Ci si augurava che a riaffermare la verità su tale figura contribuisse almeno in parte Memorie di una geisha, tratto dall’omonimo bestseller – e qui il primo campanello di allarme – di Arthur Golden. Il romanzo nato da una serie di conversazioni avute con una vera geisha da parte di Golden, laureato in Storia dell’Arte e con un Master in Storia del Giappone, avrebbe dovuto nelle intenzioni dell’autore sfatare il mito di cui sopra e riaffermare una verità che è innanzitutto storica.
Questo non accade, almeno nella pellicola diretta da Rob Marshall, autore del pluripremiato Chicago cinematografico. Se in Chicago Marshall, che proveniva dai palcoscenici del West End londinese in cui aveva messo in scena la medesima opera, conosceva la materia che maneggiava e l’aggrediva plasmandola con la macchina da presa e mezzi prettamente cinematografici, in questa sua seconda fatica, vuoi perché chiamato in sostituzione del rinunciatario Spielberg - rimasto in veste di produttore - vuoi perché di fronte ad una materia a lui poco congeniale, si limita ad un calligrafismo di maniera, elegante quanto si vuole, ma sterile e privo di invenzioni visive e narrative che vivacizzino una materia altresì indolente ed apatica come norme e regole che trasformano una giovane bambina dai natali umili a geisha tra le più ricercate e desiderate.

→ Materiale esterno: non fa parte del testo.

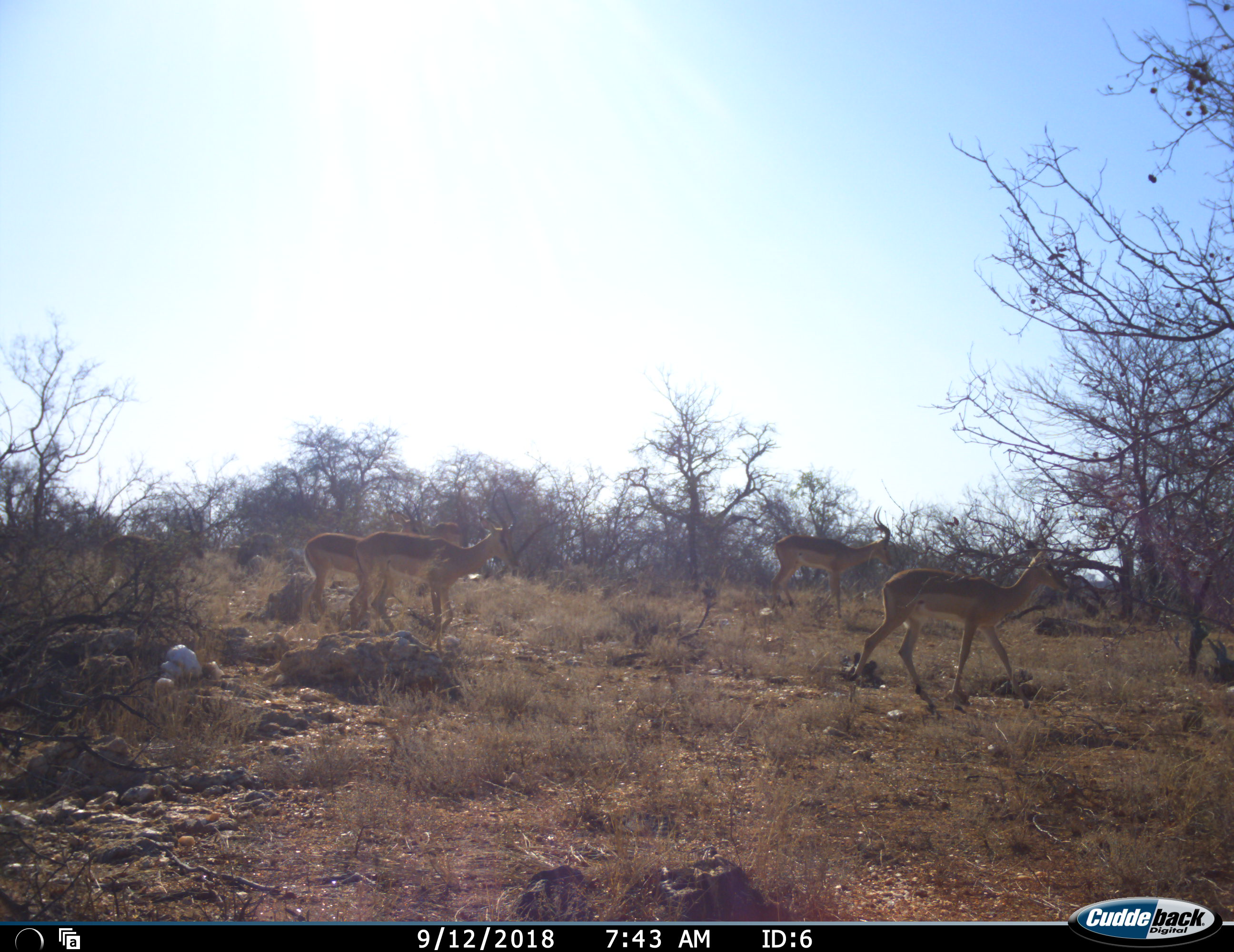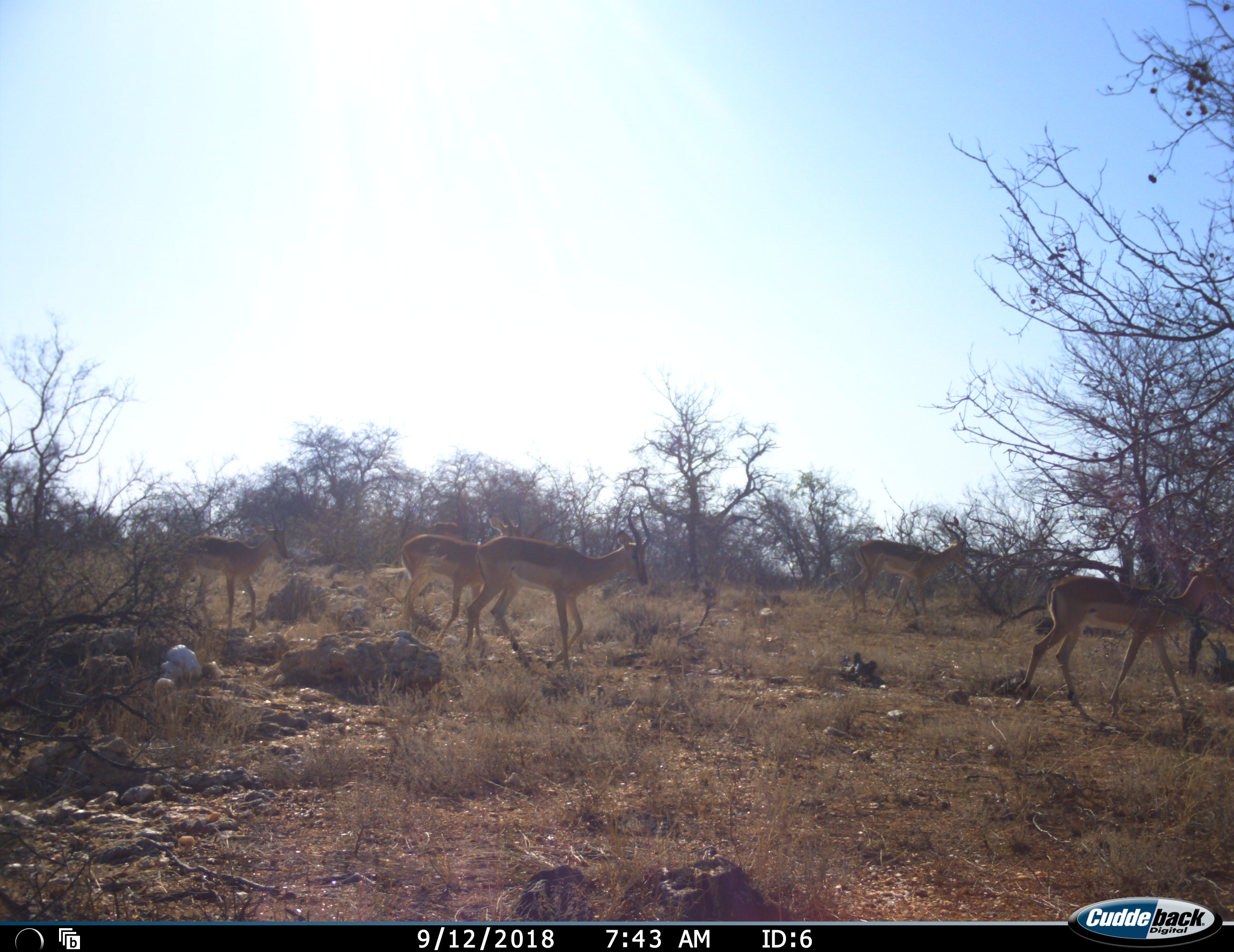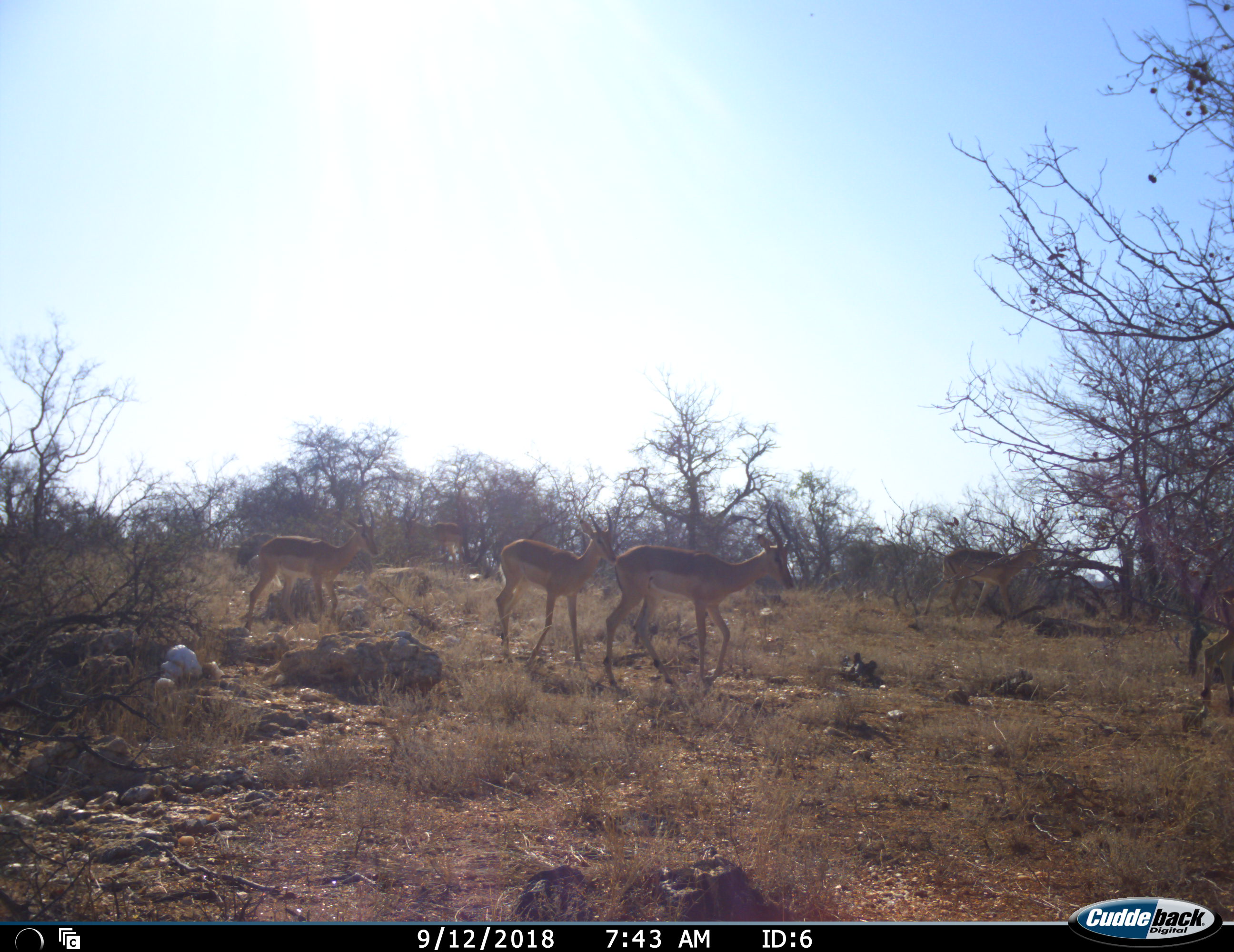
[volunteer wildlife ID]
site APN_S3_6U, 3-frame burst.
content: unidentified animal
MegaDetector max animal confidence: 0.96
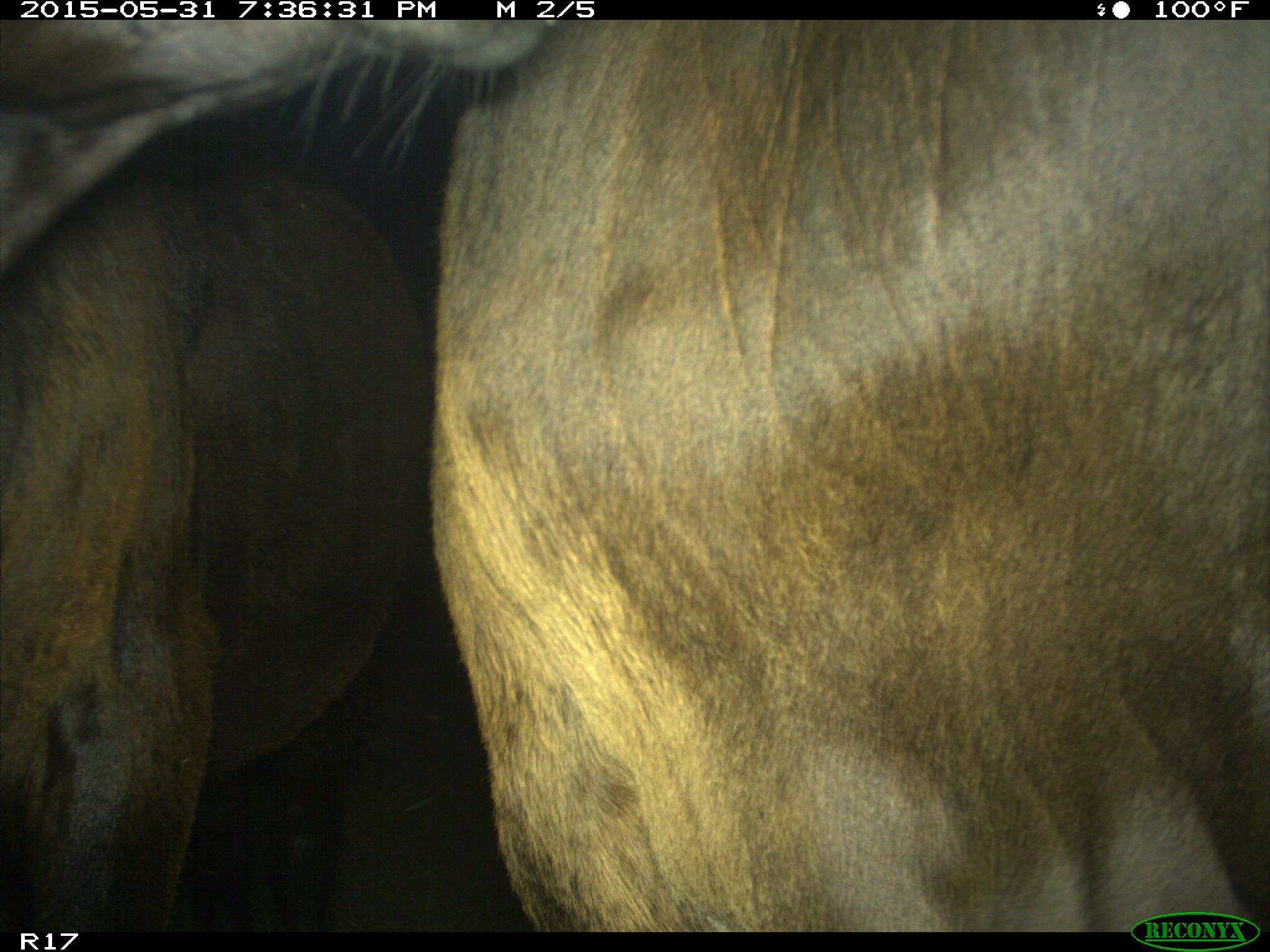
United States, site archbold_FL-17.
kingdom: Animalia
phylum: Chordata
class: Mammalia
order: Artiodactyla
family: Bovidae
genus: Bos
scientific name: Bos taurus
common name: domestic cow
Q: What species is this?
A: Bos taurus (domestic cow).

Il film soffre di quella superficialità che si voleva in realtà affrontare e sconfiggere con la storia dell’amore impossibile della geisha Sayuri (Zhang Ziyi, Hero e La foresta dei pugnali volanti) ed il Sovrintendente (Ken Watanabe, L’ultimo samurai) che fagocita rituali e regole di comportamento che avrebbero bisogno di un’opera loro dedicata completamente. Ma essendo un film pensato per piacere ad un pubblico prevalentemente occidentale affascinato dal quel turistico esoticismo oggi materializzatosi nei sempre più frequenti sushi-bar, il dramma amoroso conquista velocemente il proscenio per non abbandonarlo più. E non aiuta di certo la leggerezza dell’opera e la sua scorrevolezza la costante presenza della voce-off narrante ed onnisciente della protagonista che spiega troppo e tutto, invadendo ogni singola inquadratura del film.
Forse sarebbe stato necessario un occhio giapponese, una sensibilità meno votata allo spettacolo per poterci accompagnare per mano all’interno di un mondo che è più animistico che fisico, filosofico che pedagogico. Rimane un’opera incompiuta, un’occasione mancata, più noiosa che affascinante, più illustrativa che formativa.